Shown is the dependence of mean expression (A, B) and expression noise (C, D) on the blue loop length (along the DNA line) for three fundamental patterns: alternating loops, nested loops and side-by-side loops. Here the side-by-side structure is taken as a control or reference since the blue loop length does not affect the expression level nor the noise intensity (see green lines). In all cases, parameter values are set as μ = 10, δ = 1, r = 0, d2 = 1500, λ21 = λ32 = λ34 = λ41 = 0.3, k2 = 0.5, and with d1 ∈ (0,1000).
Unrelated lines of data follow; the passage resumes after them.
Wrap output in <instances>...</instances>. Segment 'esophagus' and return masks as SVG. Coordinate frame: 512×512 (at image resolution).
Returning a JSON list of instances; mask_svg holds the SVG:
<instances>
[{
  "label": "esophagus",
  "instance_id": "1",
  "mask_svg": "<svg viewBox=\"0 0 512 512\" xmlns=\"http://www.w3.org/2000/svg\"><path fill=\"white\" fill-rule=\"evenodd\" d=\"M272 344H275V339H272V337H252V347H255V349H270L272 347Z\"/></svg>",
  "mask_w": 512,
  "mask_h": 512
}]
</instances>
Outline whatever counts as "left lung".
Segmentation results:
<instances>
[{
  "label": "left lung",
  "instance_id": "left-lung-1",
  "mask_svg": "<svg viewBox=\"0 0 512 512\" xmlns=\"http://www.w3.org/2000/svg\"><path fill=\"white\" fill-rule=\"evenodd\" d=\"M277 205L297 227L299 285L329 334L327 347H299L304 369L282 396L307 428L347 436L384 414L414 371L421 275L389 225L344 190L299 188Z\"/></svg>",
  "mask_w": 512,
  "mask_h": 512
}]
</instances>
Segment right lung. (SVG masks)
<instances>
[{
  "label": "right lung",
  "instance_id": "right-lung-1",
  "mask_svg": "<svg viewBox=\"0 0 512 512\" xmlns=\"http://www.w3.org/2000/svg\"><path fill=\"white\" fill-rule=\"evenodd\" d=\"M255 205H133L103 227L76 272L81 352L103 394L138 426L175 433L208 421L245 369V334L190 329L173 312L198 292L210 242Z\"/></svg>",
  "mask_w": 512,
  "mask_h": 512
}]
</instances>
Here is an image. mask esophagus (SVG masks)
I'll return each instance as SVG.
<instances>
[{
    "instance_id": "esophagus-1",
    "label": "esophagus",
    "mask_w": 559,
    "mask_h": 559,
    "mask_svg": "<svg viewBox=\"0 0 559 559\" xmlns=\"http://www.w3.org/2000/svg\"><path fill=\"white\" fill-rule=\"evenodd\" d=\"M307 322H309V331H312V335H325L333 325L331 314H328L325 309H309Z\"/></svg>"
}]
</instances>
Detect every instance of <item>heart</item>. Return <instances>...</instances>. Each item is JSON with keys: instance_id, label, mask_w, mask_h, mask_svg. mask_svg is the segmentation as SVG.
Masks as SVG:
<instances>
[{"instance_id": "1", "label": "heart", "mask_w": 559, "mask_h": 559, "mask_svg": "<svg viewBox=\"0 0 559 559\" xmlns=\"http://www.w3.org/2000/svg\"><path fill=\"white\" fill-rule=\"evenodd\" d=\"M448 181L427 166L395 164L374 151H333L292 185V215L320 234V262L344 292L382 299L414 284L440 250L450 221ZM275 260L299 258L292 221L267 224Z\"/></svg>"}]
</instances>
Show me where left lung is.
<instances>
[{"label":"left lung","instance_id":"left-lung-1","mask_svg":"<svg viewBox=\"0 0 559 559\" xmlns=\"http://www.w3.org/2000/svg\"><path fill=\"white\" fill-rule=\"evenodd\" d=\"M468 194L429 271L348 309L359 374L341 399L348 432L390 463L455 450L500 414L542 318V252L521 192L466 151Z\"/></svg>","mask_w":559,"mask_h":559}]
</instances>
https://doi.org/10.1371/journal.pcbi.1004917.g003

Since two loops in the side-by-side structure are independent of each other or since the green loop does not influence the blue loop length that is directly related to the expression efficiency, we then take the side-by-side structure as a reference or control to show the effects of alternating loops and nested loops on gene expression, respectively. Fig 3A and 3B show how the mean expression level and the noise depend on the blue loop length. From these two diagrams, we observe that the nested structure increases the mean expression level but reduces the expression noise. In contrast, the alternating structure decreases the mean expression level but enlarges the expression noise. We also observe that the effects are most remarkable in the cases of small blue loop lengths. All these observations are in good accord with experimental observations [20,46] and also with our intuition. This is because in the alternating structure, the looping of Su and Hw intervenes the formation of the enhancer–promoter loop, thus reducing the latter looping rate and further weakening gene expression. In the nested structure, the Su and the Hw form a loop, which decreases the length of the enhancer–promoter loop but increases the looping rate of enhancer and promoter.
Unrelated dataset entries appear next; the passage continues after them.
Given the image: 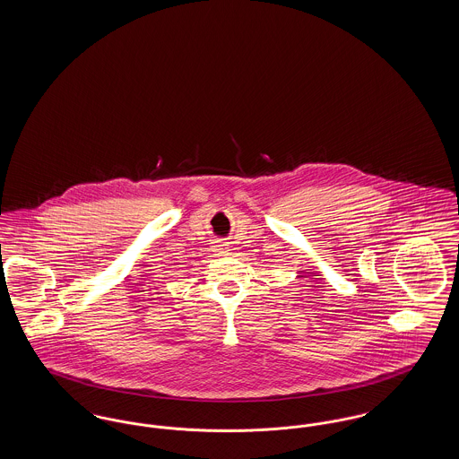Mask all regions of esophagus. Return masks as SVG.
<instances>
[{
  "label": "esophagus",
  "mask_w": 459,
  "mask_h": 459,
  "mask_svg": "<svg viewBox=\"0 0 459 459\" xmlns=\"http://www.w3.org/2000/svg\"><path fill=\"white\" fill-rule=\"evenodd\" d=\"M213 253H215L217 256H227V255H229V244L217 242V244L213 246Z\"/></svg>",
  "instance_id": "obj_1"
}]
</instances>
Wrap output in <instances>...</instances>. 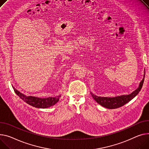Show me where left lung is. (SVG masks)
I'll return each instance as SVG.
<instances>
[{"instance_id":"8db88e82","label":"left lung","mask_w":149,"mask_h":149,"mask_svg":"<svg viewBox=\"0 0 149 149\" xmlns=\"http://www.w3.org/2000/svg\"><path fill=\"white\" fill-rule=\"evenodd\" d=\"M145 71V70H144ZM145 77V71L144 72V77L141 81L140 83L139 86L132 92L131 94L126 95H120L115 97H101L97 96L94 95L93 93L91 92L93 98L102 107L108 108V109H115L121 107L123 106L125 104L131 101L133 98H134L141 91L143 87L144 80Z\"/></svg>"}]
</instances>
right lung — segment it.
<instances>
[{
  "label": "right lung",
  "mask_w": 149,
  "mask_h": 149,
  "mask_svg": "<svg viewBox=\"0 0 149 149\" xmlns=\"http://www.w3.org/2000/svg\"><path fill=\"white\" fill-rule=\"evenodd\" d=\"M15 93L20 97L23 101L28 104L29 105L38 108H47L54 105L59 101L61 95H58L55 97H39L33 96H26V95L17 91L13 87Z\"/></svg>",
  "instance_id": "right-lung-1"
}]
</instances>
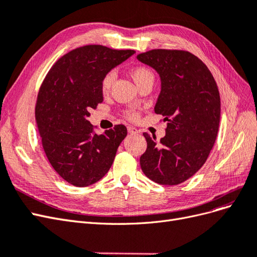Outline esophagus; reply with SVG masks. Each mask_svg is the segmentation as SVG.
I'll return each instance as SVG.
<instances>
[{
  "mask_svg": "<svg viewBox=\"0 0 257 257\" xmlns=\"http://www.w3.org/2000/svg\"><path fill=\"white\" fill-rule=\"evenodd\" d=\"M127 132H128L130 134H138L139 133L138 130L133 127V126H127Z\"/></svg>",
  "mask_w": 257,
  "mask_h": 257,
  "instance_id": "esophagus-1",
  "label": "esophagus"
}]
</instances>
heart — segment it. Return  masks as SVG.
Returning <instances> with one entry per match:
<instances>
[{
	"label": "heart",
	"instance_id": "obj_1",
	"mask_svg": "<svg viewBox=\"0 0 257 257\" xmlns=\"http://www.w3.org/2000/svg\"><path fill=\"white\" fill-rule=\"evenodd\" d=\"M132 78L134 79V81L138 84L141 85L142 83H144L145 81L149 80V79H153V74L150 71L149 68L143 66V65H138V66H134L133 68L131 69L130 72ZM114 79V73L113 72H108L104 77L102 81H100V90H102L103 93H107L109 91L111 84L113 82ZM124 115H125V118H127L128 120L132 121H135L138 119L139 113L136 110L133 109H128L125 112H124Z\"/></svg>",
	"mask_w": 257,
	"mask_h": 257
}]
</instances>
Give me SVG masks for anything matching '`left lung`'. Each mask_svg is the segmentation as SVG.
Returning <instances> with one entry per match:
<instances>
[{"instance_id":"1","label":"left lung","mask_w":257,"mask_h":257,"mask_svg":"<svg viewBox=\"0 0 257 257\" xmlns=\"http://www.w3.org/2000/svg\"><path fill=\"white\" fill-rule=\"evenodd\" d=\"M137 59L160 74L154 112L168 122L160 142L144 133L142 169L159 184H180L203 167L213 148L221 115L219 89L207 65L189 51L153 49Z\"/></svg>"}]
</instances>
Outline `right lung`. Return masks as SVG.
Segmentation results:
<instances>
[{
	"mask_svg": "<svg viewBox=\"0 0 257 257\" xmlns=\"http://www.w3.org/2000/svg\"><path fill=\"white\" fill-rule=\"evenodd\" d=\"M134 53L85 45L61 57L45 77L36 99V125L50 165L69 184L91 185L112 165L126 127L118 124L97 135L88 116L103 102V77Z\"/></svg>",
	"mask_w": 257,
	"mask_h": 257,
	"instance_id": "add662e5",
	"label": "right lung"
}]
</instances>
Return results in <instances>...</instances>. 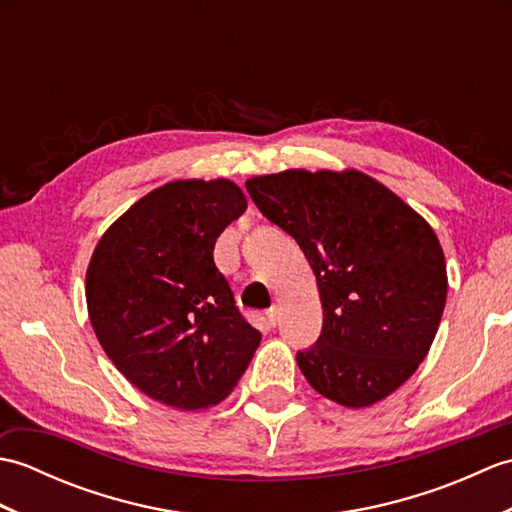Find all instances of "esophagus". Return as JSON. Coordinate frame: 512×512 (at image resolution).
I'll return each instance as SVG.
<instances>
[{
  "instance_id": "1",
  "label": "esophagus",
  "mask_w": 512,
  "mask_h": 512,
  "mask_svg": "<svg viewBox=\"0 0 512 512\" xmlns=\"http://www.w3.org/2000/svg\"><path fill=\"white\" fill-rule=\"evenodd\" d=\"M266 319L270 325H277L279 323V308L273 306L270 310H266Z\"/></svg>"
}]
</instances>
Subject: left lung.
<instances>
[{"label":"left lung","instance_id":"left-lung-1","mask_svg":"<svg viewBox=\"0 0 512 512\" xmlns=\"http://www.w3.org/2000/svg\"><path fill=\"white\" fill-rule=\"evenodd\" d=\"M270 222L297 239L317 277L323 328L299 369L321 396L369 407L416 372L447 303L433 228L361 171L288 169L246 182Z\"/></svg>","mask_w":512,"mask_h":512}]
</instances>
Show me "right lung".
Instances as JSON below:
<instances>
[{"mask_svg": "<svg viewBox=\"0 0 512 512\" xmlns=\"http://www.w3.org/2000/svg\"><path fill=\"white\" fill-rule=\"evenodd\" d=\"M246 211L231 180H176L107 228L85 275L96 339L143 394L195 411L231 394L262 341L213 262Z\"/></svg>", "mask_w": 512, "mask_h": 512, "instance_id": "1", "label": "right lung"}]
</instances>
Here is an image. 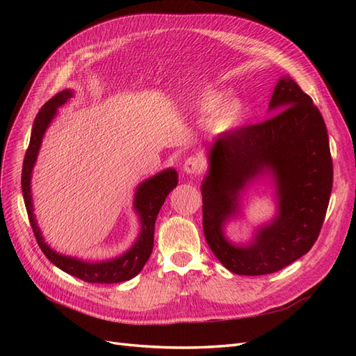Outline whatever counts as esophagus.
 Listing matches in <instances>:
<instances>
[{
	"mask_svg": "<svg viewBox=\"0 0 356 356\" xmlns=\"http://www.w3.org/2000/svg\"><path fill=\"white\" fill-rule=\"evenodd\" d=\"M182 170H184V174H187V175H197V174H200L202 160L199 157H196V156H190L184 161V166H182Z\"/></svg>",
	"mask_w": 356,
	"mask_h": 356,
	"instance_id": "esophagus-1",
	"label": "esophagus"
}]
</instances>
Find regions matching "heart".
<instances>
[{"label": "heart", "instance_id": "1", "mask_svg": "<svg viewBox=\"0 0 356 356\" xmlns=\"http://www.w3.org/2000/svg\"><path fill=\"white\" fill-rule=\"evenodd\" d=\"M227 96V90L215 89L204 95L200 104V115L211 122L215 131L227 132L238 126L245 115V102L236 96Z\"/></svg>", "mask_w": 356, "mask_h": 356}]
</instances>
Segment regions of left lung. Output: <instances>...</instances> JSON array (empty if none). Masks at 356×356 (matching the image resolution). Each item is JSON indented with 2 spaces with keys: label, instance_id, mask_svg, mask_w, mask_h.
Segmentation results:
<instances>
[{
  "label": "left lung",
  "instance_id": "8db88e82",
  "mask_svg": "<svg viewBox=\"0 0 356 356\" xmlns=\"http://www.w3.org/2000/svg\"><path fill=\"white\" fill-rule=\"evenodd\" d=\"M268 111L278 114L225 134L209 147L208 174L200 187L204 239L236 275L275 273L307 254L319 236L332 188L327 126L310 96L282 75ZM266 177L275 188L277 215L254 231L252 240L234 244L225 236V225L240 216L245 190Z\"/></svg>",
  "mask_w": 356,
  "mask_h": 356
}]
</instances>
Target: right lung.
Returning <instances> with one entry per match:
<instances>
[{
    "instance_id": "1",
    "label": "right lung",
    "mask_w": 356,
    "mask_h": 356,
    "mask_svg": "<svg viewBox=\"0 0 356 356\" xmlns=\"http://www.w3.org/2000/svg\"><path fill=\"white\" fill-rule=\"evenodd\" d=\"M72 96L74 92L71 89H65L53 96L50 101H47L41 106V110L38 111L34 120V124H32L29 147L26 149L22 168V193L29 222L32 225V232L35 234V239L41 248V251L44 252L49 260L56 267H59L60 270L90 284L124 282L135 277L141 272L143 267L148 261L149 255H152L154 245V224L157 220V215L169 193L177 187L178 174L174 168H168L159 172L154 177L143 181L141 184L136 187L134 197V209L139 217L141 230H139V234L134 245L122 255L110 258V260L88 261L71 255H63L56 252L55 250H51L44 241V238H42L41 230L37 224L34 203H32L31 195V179L32 170H34L41 148L42 138H44L47 127L53 122V118L56 117L59 106L67 104V101L71 99Z\"/></svg>"
}]
</instances>
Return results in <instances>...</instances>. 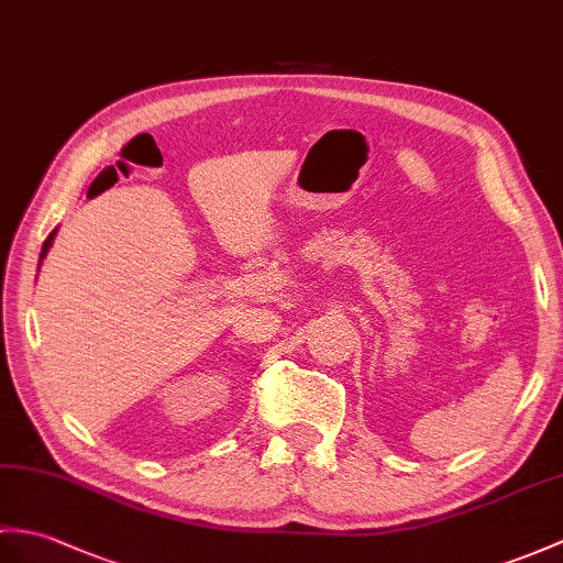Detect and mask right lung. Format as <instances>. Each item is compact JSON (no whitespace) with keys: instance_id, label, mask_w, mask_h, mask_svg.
Instances as JSON below:
<instances>
[{"instance_id":"right-lung-1","label":"right lung","mask_w":563,"mask_h":563,"mask_svg":"<svg viewBox=\"0 0 563 563\" xmlns=\"http://www.w3.org/2000/svg\"><path fill=\"white\" fill-rule=\"evenodd\" d=\"M55 234H57V230H52V232L47 234V240H45V244H43V252H41V261H37V268H41V264H43V258L47 256V252H49V246H52V242H55Z\"/></svg>"}]
</instances>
In addition, we demonstrate numerical results on time evolutions and distributions of the mRNA number in S1 Text, referring to Figs C–F in S1 Text wherein more numerical results are shown. This demonstration has two aims: the one is to show that the results predicted by theory are in accord with those obtained by the Gillespie stochastic simulation algorithm; the other is to show that our binomial moment approach can be easily used to analysis of transient dynamics.

Influence of communication form on gene expression

After having understood the fundamental functions of alternating and nested structures, we now turn to considering the effects of the forms that the enhancer–promoter communication takes on gene expression. By comparing differences in effects induced by direct looping and facilitated tracking between these two connection patterns, we try to answer the question of which of these two representative mechanisms is more reasonable or more possibly used by living organisms.

In the previous subsection, we considered the case that the blue loop length changes but the green loop length is fixed. In this subsection, we will consider the case that the green loop length changes but the blue loop length is fixed. This consideration is mainly for comparing qualitatively different effects of direct looping (i.e., no tracking, characterized by r = 0) and facilitated tracking (characterized by 0 < r ≤ 1) mechanisms on gene expression.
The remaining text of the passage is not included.